TAREFA 1
Atualize as entradas no trecho que vai da linha que contém "Could you say" até o fim das entradas, trocando "farther" por "more distant" e deixando todo o resto igual.

TEXTO DA PÁGINA
* * *

Procuradores do Ministério Público criticaram a proposta. Nas redes sociais, o procurador Hélio Telho afirmou que a instituição "está prestes a acabar" e disse que a proposta "acaba com a independência funcional". "Conselheiros indicados politicamente poderão trancar inquéritos instaurados pelo Ministério Público, desobrigar o cumprimento de suas requisições, desautorizar recomendações, retirar ações judiciais, inclusive criminais, mudar pareceres e desistir de recursos", escreveu.
A procuradora regional Janice Ascari, que coordenou a força-tarefa da Lava-Jato de São Paulo, escreveu que a PEC "desnatura o CNMP, o MP e órgãos internos do MPF, tornando-os, definitivamente, órgãos comandados por políticos, de fora da carreira". O procurador regional Wellington Saraiva disse que a proposta "permitirá influência política diretamente na atividade dos membros e membras do Ministério Público".
A Associação Nacional dos Procuradores da República (ANPR) também escreveu: "O parecer da PEC 5/2021, caso aprovado, enfraquecerá o MP de forma irreversível, por meio da politização do CNMP e da relativização da independência funcional, com a possibilidade de interferência indireta do Congresso em investigações".
A PEC também faz uma alteração no Conselho Superior do Ministério Público Federal, órgão deliberativo sobre a gestão da instituição, que impede que o procurador-geral da República tenha minoria, situação que ocorre hoje com Augusto Aras. O conselho tem feito cobranças e tentado discutir a abertura de pedidos de investigação contra Aras.
Pela proposta, dois terços das cadeiras do Conselho Superior seriam escolhidas pelo próprio procurador-geral da República. Com isso, o chefe da instituição dificilmente perderia a maioria do colegiado, que hoje tem sido um dos principais focos internos de atritos para Aras. Não está claro se essa mudança já valeria imediatamente para a atual gestão dele.

* * *

Trechos de um conjunto de dados espaciais:
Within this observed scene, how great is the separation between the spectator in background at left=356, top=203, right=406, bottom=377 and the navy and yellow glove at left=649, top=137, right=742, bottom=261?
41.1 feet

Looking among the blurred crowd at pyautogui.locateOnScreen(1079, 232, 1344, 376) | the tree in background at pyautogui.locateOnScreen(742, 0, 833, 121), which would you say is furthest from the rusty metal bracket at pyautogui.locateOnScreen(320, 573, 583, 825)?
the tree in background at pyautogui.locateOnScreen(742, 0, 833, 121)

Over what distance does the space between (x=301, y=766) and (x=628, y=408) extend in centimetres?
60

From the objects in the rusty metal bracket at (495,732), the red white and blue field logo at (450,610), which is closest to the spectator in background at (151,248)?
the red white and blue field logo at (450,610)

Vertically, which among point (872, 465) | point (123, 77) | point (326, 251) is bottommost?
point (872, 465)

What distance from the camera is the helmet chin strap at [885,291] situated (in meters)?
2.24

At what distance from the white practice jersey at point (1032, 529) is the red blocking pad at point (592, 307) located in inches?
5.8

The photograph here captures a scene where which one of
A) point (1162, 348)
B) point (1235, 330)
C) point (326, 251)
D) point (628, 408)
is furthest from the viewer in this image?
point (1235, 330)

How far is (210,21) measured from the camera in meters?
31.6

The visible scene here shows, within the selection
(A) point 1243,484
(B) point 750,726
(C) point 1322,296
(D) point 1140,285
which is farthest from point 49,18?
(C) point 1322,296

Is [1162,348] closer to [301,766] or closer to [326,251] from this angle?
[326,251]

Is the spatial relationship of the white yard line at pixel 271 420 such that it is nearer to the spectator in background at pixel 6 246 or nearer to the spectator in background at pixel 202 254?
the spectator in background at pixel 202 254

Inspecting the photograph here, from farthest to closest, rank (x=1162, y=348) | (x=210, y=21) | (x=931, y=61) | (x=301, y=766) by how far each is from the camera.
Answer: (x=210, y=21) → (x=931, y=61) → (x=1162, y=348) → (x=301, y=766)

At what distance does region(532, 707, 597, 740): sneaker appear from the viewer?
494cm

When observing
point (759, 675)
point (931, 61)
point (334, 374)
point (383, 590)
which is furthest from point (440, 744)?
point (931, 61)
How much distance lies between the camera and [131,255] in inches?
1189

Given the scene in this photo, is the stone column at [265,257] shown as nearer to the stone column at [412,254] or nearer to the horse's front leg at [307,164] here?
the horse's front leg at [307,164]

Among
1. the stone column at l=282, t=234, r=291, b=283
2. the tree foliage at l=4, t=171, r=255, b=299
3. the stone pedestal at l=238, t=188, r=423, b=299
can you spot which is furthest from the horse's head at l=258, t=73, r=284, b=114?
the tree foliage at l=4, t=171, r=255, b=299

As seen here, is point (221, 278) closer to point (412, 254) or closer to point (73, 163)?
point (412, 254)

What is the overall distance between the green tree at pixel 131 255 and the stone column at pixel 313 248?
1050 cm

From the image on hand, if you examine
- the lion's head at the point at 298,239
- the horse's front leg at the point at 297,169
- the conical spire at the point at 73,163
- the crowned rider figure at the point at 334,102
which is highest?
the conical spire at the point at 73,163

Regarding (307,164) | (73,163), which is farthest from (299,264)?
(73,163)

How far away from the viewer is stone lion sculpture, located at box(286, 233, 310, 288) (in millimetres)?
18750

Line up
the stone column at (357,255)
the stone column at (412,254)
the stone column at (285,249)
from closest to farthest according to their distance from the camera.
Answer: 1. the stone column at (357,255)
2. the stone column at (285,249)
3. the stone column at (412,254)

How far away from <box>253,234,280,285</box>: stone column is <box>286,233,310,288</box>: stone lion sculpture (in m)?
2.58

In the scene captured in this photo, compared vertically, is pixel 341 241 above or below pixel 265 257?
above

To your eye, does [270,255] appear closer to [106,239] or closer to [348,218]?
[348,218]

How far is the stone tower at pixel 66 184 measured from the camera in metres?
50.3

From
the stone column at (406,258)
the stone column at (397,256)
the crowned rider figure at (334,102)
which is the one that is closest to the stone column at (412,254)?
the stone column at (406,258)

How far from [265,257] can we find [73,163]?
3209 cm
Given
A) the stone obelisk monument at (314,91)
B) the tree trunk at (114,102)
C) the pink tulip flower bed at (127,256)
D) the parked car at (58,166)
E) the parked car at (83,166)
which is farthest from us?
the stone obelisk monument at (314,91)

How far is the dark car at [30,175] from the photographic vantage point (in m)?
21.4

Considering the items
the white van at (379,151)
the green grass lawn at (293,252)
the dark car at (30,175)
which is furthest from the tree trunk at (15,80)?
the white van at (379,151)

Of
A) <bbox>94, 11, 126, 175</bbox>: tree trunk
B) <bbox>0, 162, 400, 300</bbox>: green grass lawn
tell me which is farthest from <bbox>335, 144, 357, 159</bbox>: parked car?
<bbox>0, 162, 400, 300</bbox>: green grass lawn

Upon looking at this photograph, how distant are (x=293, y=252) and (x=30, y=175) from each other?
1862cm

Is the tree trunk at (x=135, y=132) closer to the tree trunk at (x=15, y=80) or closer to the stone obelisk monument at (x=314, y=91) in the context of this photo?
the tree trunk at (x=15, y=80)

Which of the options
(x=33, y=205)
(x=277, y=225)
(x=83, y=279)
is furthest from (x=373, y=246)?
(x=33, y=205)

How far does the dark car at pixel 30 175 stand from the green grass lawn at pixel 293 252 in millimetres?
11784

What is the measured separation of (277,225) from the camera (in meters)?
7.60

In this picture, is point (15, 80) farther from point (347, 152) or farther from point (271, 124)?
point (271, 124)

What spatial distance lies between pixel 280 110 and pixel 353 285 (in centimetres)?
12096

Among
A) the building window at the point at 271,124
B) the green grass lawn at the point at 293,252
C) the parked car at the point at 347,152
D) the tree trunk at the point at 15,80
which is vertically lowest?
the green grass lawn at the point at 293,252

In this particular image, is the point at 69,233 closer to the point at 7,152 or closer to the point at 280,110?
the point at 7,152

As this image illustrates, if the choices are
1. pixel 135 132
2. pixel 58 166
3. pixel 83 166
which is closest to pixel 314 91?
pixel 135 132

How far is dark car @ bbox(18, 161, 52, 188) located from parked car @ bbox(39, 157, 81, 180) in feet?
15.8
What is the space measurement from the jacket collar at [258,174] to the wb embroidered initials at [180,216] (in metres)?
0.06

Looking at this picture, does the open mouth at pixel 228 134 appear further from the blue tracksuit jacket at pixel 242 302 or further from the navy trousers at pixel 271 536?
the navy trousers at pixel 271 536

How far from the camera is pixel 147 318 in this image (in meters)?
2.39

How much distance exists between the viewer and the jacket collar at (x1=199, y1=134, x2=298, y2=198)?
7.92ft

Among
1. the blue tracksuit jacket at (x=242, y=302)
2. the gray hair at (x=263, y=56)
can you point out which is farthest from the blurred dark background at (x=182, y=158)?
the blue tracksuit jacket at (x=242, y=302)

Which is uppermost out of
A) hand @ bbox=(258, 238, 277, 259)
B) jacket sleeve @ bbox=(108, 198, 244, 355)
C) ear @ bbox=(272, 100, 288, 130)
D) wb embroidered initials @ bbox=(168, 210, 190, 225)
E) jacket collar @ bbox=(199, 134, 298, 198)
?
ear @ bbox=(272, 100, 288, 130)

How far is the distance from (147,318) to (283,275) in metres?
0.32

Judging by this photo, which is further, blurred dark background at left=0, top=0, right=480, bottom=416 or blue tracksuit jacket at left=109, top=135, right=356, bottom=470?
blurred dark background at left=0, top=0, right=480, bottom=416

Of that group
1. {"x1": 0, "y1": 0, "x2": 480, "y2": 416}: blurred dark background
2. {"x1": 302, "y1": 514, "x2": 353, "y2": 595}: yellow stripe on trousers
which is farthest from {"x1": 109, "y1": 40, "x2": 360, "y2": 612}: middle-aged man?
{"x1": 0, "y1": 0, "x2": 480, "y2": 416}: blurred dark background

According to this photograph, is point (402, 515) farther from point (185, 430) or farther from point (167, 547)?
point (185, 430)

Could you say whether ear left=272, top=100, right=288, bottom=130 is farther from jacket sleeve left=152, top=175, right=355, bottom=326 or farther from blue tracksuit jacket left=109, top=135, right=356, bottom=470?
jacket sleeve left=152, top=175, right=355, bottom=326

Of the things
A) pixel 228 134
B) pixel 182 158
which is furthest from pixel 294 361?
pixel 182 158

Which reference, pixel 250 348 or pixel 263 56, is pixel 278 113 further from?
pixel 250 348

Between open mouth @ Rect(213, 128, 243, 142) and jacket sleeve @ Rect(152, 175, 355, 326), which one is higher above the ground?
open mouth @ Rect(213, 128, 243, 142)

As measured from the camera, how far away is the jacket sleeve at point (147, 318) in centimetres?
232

* * *

TAREFA 2
Quais pessoas são citadas pelo nome no texto sobre a PEC do Ministério Público? Liste todas.

RESPOSTA DETALHADA 1
Could you say whether ear left=272, top=100, right=288, bottom=130 is more distant from jacket sleeve left=152, top=175, right=355, bottom=326 or more distant from blue tracksuit jacket left=109, top=135, right=356, bottom=470?
jacket sleeve left=152, top=175, right=355, bottom=326

Of the things
A) pixel 228 134
B) pixel 182 158
which is furthest from pixel 294 361?
pixel 182 158

Which reference, pixel 250 348 or pixel 263 56, is pixel 278 113 further from?
pixel 250 348

Between open mouth @ Rect(213, 128, 243, 142) and jacket sleeve @ Rect(152, 175, 355, 326), which one is higher above the ground?
open mouth @ Rect(213, 128, 243, 142)

As measured from the camera, how far away is the jacket sleeve at point (147, 318) in centimetres?
232

RESPOSTA DETALHADA 2
- Hélio Telho
- Janice Ascari
- Wellington Saraiva
- Augusto Aras